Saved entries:
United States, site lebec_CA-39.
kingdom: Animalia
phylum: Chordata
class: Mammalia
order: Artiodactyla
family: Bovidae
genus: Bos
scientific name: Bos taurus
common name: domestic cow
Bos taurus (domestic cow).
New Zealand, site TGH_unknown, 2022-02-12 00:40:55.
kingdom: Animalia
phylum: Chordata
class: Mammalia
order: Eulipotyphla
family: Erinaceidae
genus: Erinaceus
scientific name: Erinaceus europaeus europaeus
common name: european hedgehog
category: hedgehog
---
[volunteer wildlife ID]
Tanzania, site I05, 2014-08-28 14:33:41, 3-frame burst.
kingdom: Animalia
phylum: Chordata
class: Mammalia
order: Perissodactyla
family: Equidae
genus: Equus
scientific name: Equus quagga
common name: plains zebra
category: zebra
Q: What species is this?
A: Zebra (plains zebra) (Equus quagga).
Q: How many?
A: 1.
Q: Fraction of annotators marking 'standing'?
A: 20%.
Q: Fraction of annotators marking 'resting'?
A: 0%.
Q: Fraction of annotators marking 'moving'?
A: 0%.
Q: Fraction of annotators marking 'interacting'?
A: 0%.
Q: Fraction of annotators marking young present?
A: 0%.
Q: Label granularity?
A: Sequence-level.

## Exercise
Using the data above, extract exactly the lines from the one that holds "order: Artiodactyla" to the one that holds "order: Eulipotyphla", both ends included, and no others.

## Task result
order: Artiodactyla
family: Bovidae
genus: Bos
scientific name: Bos taurus
common name: domestic cow
Bos taurus (domestic cow).
New Zealand, site TGH_unknown, 2022-02-12 00:40:55.
kingdom: Animalia
phylum: Chordata
class: Mammalia
order: Eulipotyphla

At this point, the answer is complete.